To estimate running time of the exhaustive pipeline and define adequate *n* / *k* values you can run:  
```bash
python3 running_time_estimator.py <config_file> <max_k> <max_estimated_time> <n_feature_subsets> <search_max_n> <is_regressor>
```
where
* `config_file` is the path to json configuration file.
* `max_k` is the maximal length of each features subset.
* `max_estimated_time` is the maximal estimated time (in hours) of single running of the exhaustive pipeline.
* `n_feature_subsets` is the number of feature subsets processed by the exhaustive pipeline (*100* is usually enough).
* `search_max_n` is *1* if you need to find the maximal number of selected features for which estimated run time of the exhaustive pipeline is less than `max_estimated_time`, and *0* otherwise.
* `is_regressor` is *1* if you the estimation is for the regression.

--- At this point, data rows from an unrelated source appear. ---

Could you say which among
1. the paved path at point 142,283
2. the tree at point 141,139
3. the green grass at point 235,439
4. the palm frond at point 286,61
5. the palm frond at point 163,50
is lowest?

Above script calculates maximum possible values *n* / *k* for each *k*=`1...max_n` such that pipeline running time for each pair (*n*, *k*) is less then `max_estimated_time`

## Step 4: running the exhaustive pipeline

When input data, configuration file and *n*, *k* grid are ready,
the exhaustive pipeline could be executed -  
* __Classifiers__:
```bash
python3 build_classifiers.py <config_file>
```
* __Regressions__:
```bash
python3 build_regressors.py <config_file>
```

This will generate multiple files in the specified output folder:
* models.csv: this file contains all models (classifiers or regressors) which passed the filtration together with their quality metrics.
* summary_n_k.csv: for each pair of *n*, *k* three numbers are given: number of models which passed the filtration,
number of models which showed reliable performance (i.e., passed quality thresholds) on the validation set and
their ratio (in %). Low percentage of validation-reliable models together with high number of 
filtration-reliable models is usually associated with overfitting.
* summary_features.csv: for each feature percentage of models carrying this feature 
is listed (models which passed the filtration are considered).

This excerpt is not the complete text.